Home Campus & Community Getting To Know Interim President Dr. Braaten

Getting To Know Interim President Dr. Braaten

by Rachel Burke

“When they asked me if I wanted to come out of retirement to be an interim president, I said no.”

 

Interim President Dr. Jennifer Braaten has been in the education business for about 50 years. She has experience as a high school teacher, college professor, administrative dean, provost and president. Her experience doesn’t just stop with her job title;she also has experiences in many parts of the country and the world. When she heard about the offer of interim work, she originally turned it down. So what changed her mind?

When she found out that Blackburn College is a work college, she became more interested. When she heard it was student managed, she took the job. Braaten said, “I thought it would be interesting to learn what that looks like, and I was really impressed.” The way she talks about the students shows how much she really cares about her job and what she does for the campuses she’s been on.

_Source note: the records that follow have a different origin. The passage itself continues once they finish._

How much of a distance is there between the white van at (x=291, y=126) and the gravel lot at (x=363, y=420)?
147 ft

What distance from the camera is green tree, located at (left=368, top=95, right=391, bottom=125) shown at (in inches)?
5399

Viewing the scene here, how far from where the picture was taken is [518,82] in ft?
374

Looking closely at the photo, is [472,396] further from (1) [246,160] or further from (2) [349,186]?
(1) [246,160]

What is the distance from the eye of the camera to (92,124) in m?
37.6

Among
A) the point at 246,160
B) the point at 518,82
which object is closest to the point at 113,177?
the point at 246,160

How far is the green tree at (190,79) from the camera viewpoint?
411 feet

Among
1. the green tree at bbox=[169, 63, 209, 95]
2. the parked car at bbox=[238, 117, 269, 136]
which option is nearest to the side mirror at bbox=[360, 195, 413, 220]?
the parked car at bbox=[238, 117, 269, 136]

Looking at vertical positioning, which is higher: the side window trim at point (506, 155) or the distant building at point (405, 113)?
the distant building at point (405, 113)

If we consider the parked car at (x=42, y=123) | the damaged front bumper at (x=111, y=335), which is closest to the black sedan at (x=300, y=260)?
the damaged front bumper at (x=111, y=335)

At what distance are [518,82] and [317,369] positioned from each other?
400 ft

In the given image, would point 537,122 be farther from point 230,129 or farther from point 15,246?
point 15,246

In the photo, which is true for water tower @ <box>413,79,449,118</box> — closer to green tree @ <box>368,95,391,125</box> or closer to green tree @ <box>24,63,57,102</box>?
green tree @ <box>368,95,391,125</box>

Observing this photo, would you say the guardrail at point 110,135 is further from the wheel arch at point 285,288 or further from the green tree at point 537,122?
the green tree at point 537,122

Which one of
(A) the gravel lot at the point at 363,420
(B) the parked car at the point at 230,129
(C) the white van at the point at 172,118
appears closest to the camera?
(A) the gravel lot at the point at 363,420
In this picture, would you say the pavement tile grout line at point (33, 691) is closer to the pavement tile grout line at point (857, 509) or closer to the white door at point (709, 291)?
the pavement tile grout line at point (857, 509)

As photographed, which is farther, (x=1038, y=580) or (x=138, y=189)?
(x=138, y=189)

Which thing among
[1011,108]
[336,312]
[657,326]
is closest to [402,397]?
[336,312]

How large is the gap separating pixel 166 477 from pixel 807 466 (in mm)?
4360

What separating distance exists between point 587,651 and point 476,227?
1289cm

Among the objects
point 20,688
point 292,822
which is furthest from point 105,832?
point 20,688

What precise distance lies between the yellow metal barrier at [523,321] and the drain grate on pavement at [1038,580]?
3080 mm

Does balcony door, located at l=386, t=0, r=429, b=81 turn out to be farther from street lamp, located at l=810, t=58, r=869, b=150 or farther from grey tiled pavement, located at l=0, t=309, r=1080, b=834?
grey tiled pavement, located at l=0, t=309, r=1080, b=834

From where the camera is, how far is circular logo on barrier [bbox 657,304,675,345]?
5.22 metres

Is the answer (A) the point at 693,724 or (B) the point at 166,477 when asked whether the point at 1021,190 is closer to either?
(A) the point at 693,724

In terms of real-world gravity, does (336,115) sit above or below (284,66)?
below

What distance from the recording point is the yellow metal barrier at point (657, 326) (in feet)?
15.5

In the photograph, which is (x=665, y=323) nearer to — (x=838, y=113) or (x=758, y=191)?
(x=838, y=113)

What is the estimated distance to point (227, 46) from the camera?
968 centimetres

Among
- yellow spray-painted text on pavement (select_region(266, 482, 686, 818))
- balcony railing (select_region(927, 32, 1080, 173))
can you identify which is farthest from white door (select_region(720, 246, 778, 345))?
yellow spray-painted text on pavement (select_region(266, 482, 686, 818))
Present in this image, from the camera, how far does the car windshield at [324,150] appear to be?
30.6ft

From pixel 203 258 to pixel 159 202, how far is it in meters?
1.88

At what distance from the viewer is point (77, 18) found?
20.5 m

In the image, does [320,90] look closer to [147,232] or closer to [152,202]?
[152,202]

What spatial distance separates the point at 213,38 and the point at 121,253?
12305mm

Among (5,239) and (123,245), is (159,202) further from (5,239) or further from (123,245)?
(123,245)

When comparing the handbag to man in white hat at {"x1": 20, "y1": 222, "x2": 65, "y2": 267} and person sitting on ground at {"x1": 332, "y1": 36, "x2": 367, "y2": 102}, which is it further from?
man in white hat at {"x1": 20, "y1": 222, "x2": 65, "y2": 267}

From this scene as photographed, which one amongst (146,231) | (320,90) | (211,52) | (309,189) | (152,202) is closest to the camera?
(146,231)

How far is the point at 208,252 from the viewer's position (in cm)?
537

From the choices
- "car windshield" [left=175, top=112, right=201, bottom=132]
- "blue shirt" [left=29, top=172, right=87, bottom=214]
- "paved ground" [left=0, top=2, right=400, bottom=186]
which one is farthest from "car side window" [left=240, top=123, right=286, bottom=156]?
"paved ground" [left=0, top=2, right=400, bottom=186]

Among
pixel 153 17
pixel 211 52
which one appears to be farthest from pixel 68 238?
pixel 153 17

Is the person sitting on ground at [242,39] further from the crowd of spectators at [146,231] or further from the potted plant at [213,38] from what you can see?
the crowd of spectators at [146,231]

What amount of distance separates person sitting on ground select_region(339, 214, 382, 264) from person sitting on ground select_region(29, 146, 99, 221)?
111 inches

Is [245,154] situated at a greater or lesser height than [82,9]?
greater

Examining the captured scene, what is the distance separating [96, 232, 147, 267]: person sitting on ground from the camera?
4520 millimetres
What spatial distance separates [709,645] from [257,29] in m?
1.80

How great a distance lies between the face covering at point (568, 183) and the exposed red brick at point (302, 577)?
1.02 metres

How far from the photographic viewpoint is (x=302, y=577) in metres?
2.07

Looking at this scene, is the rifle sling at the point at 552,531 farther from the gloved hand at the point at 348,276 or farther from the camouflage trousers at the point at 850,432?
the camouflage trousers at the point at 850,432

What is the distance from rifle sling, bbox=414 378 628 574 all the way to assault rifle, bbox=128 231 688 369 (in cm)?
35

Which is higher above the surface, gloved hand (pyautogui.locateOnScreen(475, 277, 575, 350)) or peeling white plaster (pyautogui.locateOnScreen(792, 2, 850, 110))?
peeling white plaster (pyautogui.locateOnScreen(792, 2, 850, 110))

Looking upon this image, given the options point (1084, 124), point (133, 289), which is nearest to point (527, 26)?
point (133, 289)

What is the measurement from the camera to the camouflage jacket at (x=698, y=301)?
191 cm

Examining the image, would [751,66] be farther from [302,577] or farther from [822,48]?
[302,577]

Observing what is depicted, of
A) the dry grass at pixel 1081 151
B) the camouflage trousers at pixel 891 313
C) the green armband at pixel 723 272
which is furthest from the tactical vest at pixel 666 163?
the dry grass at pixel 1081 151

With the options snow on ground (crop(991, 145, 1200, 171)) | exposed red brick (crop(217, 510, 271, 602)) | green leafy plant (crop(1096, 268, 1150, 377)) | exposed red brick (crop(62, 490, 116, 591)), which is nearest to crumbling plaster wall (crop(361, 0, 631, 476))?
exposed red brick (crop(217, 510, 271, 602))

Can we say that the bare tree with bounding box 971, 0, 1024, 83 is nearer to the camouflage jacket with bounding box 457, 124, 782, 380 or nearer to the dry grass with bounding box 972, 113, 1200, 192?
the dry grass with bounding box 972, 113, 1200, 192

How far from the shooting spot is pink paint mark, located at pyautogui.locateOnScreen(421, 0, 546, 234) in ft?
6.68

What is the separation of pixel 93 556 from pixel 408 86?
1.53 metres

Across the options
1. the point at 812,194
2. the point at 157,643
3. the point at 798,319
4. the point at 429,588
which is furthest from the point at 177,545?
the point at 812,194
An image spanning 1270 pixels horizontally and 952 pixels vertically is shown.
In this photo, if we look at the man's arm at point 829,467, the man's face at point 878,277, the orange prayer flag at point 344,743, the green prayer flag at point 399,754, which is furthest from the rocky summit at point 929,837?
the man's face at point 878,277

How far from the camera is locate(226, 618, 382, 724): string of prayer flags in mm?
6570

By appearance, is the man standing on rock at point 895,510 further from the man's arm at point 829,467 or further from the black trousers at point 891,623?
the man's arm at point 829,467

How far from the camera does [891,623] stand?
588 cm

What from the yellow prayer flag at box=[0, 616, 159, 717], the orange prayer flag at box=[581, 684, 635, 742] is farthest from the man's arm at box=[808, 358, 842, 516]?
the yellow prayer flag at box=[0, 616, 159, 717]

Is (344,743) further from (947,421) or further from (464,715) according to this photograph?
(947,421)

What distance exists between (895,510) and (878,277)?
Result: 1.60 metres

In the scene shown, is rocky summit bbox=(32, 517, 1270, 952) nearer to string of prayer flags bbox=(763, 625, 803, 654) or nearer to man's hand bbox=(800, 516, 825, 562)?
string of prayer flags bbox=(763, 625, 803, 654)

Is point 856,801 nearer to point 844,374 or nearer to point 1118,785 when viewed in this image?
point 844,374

She was hired by the Board of Trustees, who looked at the results of a search conducted by AGB Search. AGB Search is a company that helps colleges find presidents and vice presidents. The search committee at Blackburn interviewed three candidates and decided Braaten was right for the job. Provost John McClusky said in an email that “she served a college for many years that is similar to Blackburn in many ways.”

Braaten has travelled across the country and internationally to pursue educational and professional opportunities. She went to the University of Oregon for two years, St. Olaf University in Missouri for one semester, took a semester abroad at the University of Vienna in Austria, and finished her bachelor’s degree at the University of Minnesota. While she was teaching high school, she was also getting her master’s and doctorate degrees in education and history. Braaten has taught and been in administration at schools in Florida, Nebraska, Virginia and Minnesota.

As far as her experience being a president of a campus, Braaten admitted she never wanted that job either. She was introduced to the idea by her husband and her former colleagues telling her she should apply. Her husband actually put her name in for her first president position and she ended up getting the job. She ended up being the president at two different campuses for many years.When it comes to working for a college, Braaten is most passionate about working with students. “I love the students,” she said, “and the concept of a campus community.” She described Blackburn students specifically as “really committed, interesting and interested, smart and reflective, and they have a sense of mission.”

Education is something that has been important to Braaten her whole life, since she was a student herself. She received good grades in high school, despite dealing with a very complicated family situation. One of the biggest challenges she had to overcome revolved around education and whether she was going to pursue a college education while her family was going through so much. She took it upon herself to make sure she was getting scholarships to pay for school, along with working around the clock and still helping her family through trying times. She didn’t come from money, but still managed to do so much with her life because of her commitment to her education.

To enhance her appreciation for education and all it has to offer, Braaten also values travel and gaining different experiences and perspectives. During her 20-year span of working at Lynn University in Florida, she helped set up a campus in Dublin, Ireland. Lynn University also set up campuses in Argentina and Japan. In follow up communication with the American College in Dublin, there was a question about which students were better: the Irish or American. The faculty told Braaten that the Irish students were better prepared in terms of course material, but by graduation the American students were better able to adapt and use their critical thinking skills to be more successful overall. She compared that to the experience of students in Japan, who were originally taught more European style like the Irish students until the Fukushima incident where critical thinking and problem solving skills were more necessary than just rote memorization. They ended up structuring more of an Americanized teaching style to better prepare for tragedies that require more critical thinking skills.  Braaten was fascinated by that and it made her appreciate the American way of teaching, and gave her new perspectives on how it could get better.

Although she initially didn’t want to step out of retirement to be interim president for Blackburn, she was intrigued by the concept of our student-managed work program and then blown away by the responsibilities the students take on and how their characters are built and shaped here. She has taken to her role here very quickly, as McClusky mentioned in an email: “Blackburn is in the middle of a process at will culminate with a visit by our accrediting agency Higher Learning Commission in fall, 2020, and she has helped us start the most active phase of that preparation.” She hit the ground running, and who knows what else she will accomplish by the end of this semester before she returns to retirement.